Requirements
Functional Requirements:
- Long url --> short url
- Short url --> long url
- optional expiration time
- track data analytics
Non-Functional Requirements:
- Low latency. this service is simple, 200ms is more than enough
- High scalability, easily scalable
- High availability, service intact even when some nodes fail
- Data durability
API Design
- Create(longUrl string) string which accepts the long url and returns a short url.

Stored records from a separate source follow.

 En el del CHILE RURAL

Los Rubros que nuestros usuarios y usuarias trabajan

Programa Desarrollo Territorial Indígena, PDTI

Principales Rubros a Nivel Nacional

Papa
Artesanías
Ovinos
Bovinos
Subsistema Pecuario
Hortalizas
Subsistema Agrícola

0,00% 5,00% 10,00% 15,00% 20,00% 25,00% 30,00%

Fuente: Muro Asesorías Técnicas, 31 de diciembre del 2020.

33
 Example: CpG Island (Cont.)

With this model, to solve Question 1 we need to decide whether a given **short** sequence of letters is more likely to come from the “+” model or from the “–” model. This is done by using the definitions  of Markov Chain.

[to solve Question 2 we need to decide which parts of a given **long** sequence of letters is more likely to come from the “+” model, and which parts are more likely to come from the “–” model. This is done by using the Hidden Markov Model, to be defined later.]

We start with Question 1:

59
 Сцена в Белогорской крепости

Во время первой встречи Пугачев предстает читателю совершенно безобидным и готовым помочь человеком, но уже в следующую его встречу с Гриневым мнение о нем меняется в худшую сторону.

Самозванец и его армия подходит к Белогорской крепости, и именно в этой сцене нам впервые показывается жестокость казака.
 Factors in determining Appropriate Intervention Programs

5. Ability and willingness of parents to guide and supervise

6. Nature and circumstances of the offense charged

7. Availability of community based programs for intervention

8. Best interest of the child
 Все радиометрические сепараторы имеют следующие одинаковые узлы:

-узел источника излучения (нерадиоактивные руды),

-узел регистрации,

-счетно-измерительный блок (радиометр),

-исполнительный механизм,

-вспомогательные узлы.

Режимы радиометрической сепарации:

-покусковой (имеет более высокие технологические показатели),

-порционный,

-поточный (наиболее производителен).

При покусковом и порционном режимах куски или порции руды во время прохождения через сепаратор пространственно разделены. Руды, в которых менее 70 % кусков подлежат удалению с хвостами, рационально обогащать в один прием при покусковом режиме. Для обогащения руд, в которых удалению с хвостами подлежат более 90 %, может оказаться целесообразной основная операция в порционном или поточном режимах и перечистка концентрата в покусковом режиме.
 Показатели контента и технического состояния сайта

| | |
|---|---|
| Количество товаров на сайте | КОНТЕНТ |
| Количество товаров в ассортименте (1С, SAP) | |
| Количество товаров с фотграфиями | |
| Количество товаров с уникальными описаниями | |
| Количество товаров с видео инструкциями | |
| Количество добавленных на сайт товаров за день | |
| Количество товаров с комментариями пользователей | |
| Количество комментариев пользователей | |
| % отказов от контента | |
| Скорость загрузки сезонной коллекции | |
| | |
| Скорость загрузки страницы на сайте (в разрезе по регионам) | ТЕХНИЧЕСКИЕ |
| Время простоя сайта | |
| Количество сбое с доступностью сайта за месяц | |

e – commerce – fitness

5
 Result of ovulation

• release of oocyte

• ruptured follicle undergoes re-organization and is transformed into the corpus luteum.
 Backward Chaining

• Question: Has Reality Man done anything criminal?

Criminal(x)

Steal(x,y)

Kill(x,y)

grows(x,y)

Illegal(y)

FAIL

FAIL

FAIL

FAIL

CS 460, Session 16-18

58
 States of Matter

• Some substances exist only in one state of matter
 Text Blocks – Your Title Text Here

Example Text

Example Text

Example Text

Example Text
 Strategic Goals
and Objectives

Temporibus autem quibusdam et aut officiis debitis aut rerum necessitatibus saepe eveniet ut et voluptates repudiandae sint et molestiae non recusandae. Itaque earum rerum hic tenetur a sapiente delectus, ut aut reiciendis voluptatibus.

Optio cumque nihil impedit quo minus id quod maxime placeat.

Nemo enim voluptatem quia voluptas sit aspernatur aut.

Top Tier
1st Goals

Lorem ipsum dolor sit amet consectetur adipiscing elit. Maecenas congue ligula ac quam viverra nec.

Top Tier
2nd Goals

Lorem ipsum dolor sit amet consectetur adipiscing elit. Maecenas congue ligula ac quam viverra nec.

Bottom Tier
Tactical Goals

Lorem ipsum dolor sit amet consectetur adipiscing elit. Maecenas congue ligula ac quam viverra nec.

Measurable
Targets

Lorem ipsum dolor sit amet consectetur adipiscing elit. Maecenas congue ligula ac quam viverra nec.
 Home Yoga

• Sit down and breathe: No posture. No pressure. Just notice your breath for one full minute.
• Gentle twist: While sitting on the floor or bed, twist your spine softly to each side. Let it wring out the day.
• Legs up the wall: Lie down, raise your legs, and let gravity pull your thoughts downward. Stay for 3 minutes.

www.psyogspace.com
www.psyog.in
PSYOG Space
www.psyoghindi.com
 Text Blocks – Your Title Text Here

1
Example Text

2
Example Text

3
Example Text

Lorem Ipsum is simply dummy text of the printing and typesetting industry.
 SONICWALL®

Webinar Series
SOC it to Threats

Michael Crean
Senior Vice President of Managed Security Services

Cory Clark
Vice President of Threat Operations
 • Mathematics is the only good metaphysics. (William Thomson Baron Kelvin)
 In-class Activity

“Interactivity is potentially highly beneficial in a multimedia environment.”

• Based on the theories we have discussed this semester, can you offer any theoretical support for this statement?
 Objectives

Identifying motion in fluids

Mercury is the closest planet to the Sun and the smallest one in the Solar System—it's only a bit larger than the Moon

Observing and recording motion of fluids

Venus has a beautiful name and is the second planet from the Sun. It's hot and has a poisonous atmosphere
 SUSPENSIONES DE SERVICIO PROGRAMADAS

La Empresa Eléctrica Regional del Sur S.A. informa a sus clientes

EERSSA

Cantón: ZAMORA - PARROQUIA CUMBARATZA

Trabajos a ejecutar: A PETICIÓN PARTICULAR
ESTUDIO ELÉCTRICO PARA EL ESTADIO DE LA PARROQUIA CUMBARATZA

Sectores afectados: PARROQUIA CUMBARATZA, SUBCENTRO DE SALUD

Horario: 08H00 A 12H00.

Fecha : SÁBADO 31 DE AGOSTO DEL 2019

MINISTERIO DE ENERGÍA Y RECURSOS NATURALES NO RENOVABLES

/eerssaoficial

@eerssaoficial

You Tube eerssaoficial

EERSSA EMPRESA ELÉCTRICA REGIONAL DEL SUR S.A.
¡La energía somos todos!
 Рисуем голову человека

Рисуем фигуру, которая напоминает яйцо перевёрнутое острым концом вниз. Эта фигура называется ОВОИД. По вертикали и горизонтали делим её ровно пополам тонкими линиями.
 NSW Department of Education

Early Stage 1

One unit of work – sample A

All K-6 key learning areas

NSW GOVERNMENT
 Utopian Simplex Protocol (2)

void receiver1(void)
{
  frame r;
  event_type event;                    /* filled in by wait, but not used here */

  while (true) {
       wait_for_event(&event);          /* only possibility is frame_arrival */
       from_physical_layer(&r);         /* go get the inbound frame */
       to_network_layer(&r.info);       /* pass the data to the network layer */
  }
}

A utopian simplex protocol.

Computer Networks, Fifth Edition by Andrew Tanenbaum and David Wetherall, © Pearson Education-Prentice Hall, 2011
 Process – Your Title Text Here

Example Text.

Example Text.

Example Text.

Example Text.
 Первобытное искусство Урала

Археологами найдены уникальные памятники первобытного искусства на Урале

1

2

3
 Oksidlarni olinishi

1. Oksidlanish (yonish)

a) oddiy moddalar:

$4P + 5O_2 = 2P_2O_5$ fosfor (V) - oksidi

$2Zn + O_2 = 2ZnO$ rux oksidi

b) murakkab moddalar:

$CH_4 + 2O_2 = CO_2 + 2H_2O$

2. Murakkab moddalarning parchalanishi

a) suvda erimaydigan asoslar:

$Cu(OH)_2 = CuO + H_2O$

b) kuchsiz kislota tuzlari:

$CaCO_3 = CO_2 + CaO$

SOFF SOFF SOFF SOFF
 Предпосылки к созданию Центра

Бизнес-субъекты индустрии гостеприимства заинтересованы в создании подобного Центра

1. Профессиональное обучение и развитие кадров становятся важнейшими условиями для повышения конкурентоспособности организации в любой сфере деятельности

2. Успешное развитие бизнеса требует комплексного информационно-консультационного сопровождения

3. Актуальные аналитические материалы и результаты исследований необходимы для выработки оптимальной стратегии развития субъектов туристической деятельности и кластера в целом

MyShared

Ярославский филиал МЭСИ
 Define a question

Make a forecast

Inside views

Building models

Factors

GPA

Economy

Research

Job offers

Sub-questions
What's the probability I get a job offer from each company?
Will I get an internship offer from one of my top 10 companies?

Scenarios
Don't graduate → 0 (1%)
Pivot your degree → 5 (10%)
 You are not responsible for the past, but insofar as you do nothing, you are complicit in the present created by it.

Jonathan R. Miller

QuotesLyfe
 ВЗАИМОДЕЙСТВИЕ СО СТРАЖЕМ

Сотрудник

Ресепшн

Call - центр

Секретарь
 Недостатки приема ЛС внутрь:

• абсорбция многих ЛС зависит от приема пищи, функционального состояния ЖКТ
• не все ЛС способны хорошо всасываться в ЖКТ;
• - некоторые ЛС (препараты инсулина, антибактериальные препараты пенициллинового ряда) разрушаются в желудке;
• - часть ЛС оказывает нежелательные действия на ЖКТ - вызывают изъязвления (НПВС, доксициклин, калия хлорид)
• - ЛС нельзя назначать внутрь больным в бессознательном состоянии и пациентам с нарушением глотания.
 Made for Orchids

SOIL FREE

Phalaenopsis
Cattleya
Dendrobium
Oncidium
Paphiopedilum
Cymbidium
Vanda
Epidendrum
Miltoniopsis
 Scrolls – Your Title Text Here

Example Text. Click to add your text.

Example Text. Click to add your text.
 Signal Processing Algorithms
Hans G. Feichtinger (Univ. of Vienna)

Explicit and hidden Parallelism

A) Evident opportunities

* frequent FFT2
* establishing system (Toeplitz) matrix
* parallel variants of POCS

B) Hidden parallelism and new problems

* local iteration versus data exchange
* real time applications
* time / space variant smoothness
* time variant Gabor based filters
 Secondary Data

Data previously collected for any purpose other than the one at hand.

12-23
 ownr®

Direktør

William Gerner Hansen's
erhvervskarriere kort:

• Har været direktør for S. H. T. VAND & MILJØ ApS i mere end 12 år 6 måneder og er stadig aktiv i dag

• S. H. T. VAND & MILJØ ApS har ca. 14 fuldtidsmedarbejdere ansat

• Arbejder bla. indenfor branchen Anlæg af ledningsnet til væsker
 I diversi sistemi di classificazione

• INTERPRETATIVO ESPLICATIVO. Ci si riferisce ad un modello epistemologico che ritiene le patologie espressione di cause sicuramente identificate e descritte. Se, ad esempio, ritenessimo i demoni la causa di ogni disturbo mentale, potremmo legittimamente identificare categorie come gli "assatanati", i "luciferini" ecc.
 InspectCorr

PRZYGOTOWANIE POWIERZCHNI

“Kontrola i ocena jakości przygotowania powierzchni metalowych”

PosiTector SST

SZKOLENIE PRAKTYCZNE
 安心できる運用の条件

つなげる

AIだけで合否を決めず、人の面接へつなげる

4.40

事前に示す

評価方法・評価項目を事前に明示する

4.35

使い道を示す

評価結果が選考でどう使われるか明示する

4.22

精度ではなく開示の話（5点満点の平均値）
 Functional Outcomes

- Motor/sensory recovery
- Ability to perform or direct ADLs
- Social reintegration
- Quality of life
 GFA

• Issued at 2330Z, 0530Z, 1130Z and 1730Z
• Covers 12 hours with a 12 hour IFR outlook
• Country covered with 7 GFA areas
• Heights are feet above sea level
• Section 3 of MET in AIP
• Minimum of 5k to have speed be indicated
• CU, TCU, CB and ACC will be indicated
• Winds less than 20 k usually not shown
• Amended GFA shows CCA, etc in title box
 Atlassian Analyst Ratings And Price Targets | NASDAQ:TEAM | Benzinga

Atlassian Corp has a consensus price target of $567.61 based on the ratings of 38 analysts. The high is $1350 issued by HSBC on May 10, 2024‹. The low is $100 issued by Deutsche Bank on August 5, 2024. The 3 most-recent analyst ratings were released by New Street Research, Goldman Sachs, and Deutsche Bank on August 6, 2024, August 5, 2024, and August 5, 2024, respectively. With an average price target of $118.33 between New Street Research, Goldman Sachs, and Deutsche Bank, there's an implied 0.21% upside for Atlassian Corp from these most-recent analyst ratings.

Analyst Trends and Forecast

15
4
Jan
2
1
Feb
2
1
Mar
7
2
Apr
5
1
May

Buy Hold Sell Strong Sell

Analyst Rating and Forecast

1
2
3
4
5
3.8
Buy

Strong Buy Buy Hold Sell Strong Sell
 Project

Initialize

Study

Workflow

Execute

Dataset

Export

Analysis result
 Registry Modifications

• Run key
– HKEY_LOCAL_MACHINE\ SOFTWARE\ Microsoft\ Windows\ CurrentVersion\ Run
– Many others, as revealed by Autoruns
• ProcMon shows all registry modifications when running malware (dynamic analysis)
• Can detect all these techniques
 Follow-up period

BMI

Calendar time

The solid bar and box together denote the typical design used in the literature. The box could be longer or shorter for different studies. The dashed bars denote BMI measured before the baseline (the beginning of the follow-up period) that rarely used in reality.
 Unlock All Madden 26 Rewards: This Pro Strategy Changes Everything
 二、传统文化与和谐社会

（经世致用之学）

- FindOriginal(shortUrl string) string which accepts the short url and returns the long url.
High-Level Design
Describe the overall system architecture. Identify the main components needed to solve the problem end-to-end. Use the diagramming tool to create a block diagram.
Components needed:
- CDN
- Load balancer
- api gateway
Services:
- Shortening service (long to short)
- Finding service (short to long)
- ID generation service
Storage:
- RDBMS
- cache
- analytics
Detailed Component Design
Deep dive into 2-3 key components. Explain how they work, how they scale, discuss tradeoffs, capacity, and any relevant algorithms or data structures.
load balancer can also be scaled vertically by adding more hardware or horizontally by adding more nodes. load balancers need to access the same server list, it can be an etcd or some databases. it also help to do health checks. many algorithms can be used here, round robin or least connections. round robin works well in simple scenarios but it doesn't know if the nodes are actually busy and some requests apparently take longer time than the others. least connections send requests to the least nodes having the least connections, but also connections count doesn't mean if nodes are overloaded. maybe weighted least connections are fine too.
Database can also be scaled horizontally or vertically. vertically by adding more hardware, horitonzally by adding more read write replicas. multiple nodes support high availability also. it works with cache that caches data. this business is simple so we could simply cache the data and set an expiration time.
ID generation is important here, uniqueness and safety are crucial. we could just generatae a random string using base64 with a length of 10. 64 to the power of 10 is extremely large. If there is a collision, we just retry. It is extremely fast and most importantly, it doesn't relate to the original long url, so it's hard to find relation and very secure.